Ripartiamo da qui. Da Nastaglio degli Onesti.
Amabili donne, come in noi è la pietà commendata, così ancora in noi è dalla divina giustizia rigidamente la crudeltà vendicata; il che acciò che io vi dimostri e materia vi dea di cacciarla del tutto da voi, mi piace di dirvi una novella non men di compassion piena che dilettevole.

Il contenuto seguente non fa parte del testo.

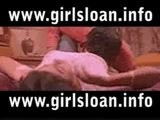 Manisa Sex With Actor Mallu Sex Scene Telugu Desi Indian Por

In Ravenna, antichissima città di Romagna, furon già assai nobili e ricchi uomini, tra’ quali un giovane chiamato Nastagio degli Onesti, per la morte del padre di lui e d’un suo zio, senza stima rimase ricchissimo. Il quale, sì come de’ giovani avviene, essendo senza moglie, s’innamorò d’una figliuola di messer Paolo Traversaro, giovane troppo più nobile che esso non era, prendendo speranza con le sue opere di doverla trarre ad amar lui; le quali, quantunque grandissime, belle e laudevoli fossero, non solamente non gli giovavano, anzi pareva che gli nocessero, tanto cruda e dura e salvatica gli si mostrava la giovinetta amata, forse per la sua singular bellezza o per la sua nobiltà sì altiera e disdegnosa divenuta, che né egli né cosa che gli piacesse le piaceva. La qual cosa era tanto a Nastagio gravosa a comportare, che per dolore più volte, dopo molto essersi doluto, gli venne in disidero d’uccidersi. Poi, pur tenendosene, molte volte si mise in cuore di doverla del tutto lasciare stare, o, se potesse, d’averla in odio come ella aveva lui. Ma invano tal proponimento prendeva, per ciò che pareva che quanto più la speranza mancava, tanto più moltiplicasse il suo amore. Perseverando adunque il giovane e nello amare e nello spendere smisuratamente, parve a certi suoi amici e parenti che egli sé e ’l suo avere parimente fosse per consumare; per la qual cosa più volte il pregarono e consigliarono che si dovesse di Ravenna partire e in alcuno altro luogo per alquanto tempo andare a dimorare; per ciò che, così faccendo, scemerebbe l’amore e le spese. Di questo consiglio più volte fece beffe Nastagio; ma pure, essendo da loro sollicitato, non potendo tanto dir di no, disse di farlo; e fatto fare un grande apparecchiamento, come se in Francia o in Ispagna o in alcuno altro luogo lontano andar volesse, montato a cavallo e da suoi molti amici accompagnato di Ravenna uscì e andossene ad un luogo forse tre miglia fuor di Ravenna, che si chiama Chiassi; e quivi, fatti venir padiglioni e trabacche disse a coloro che accompagnato l’aveano che star si volea e che essi a Ravenna se ne tornassono.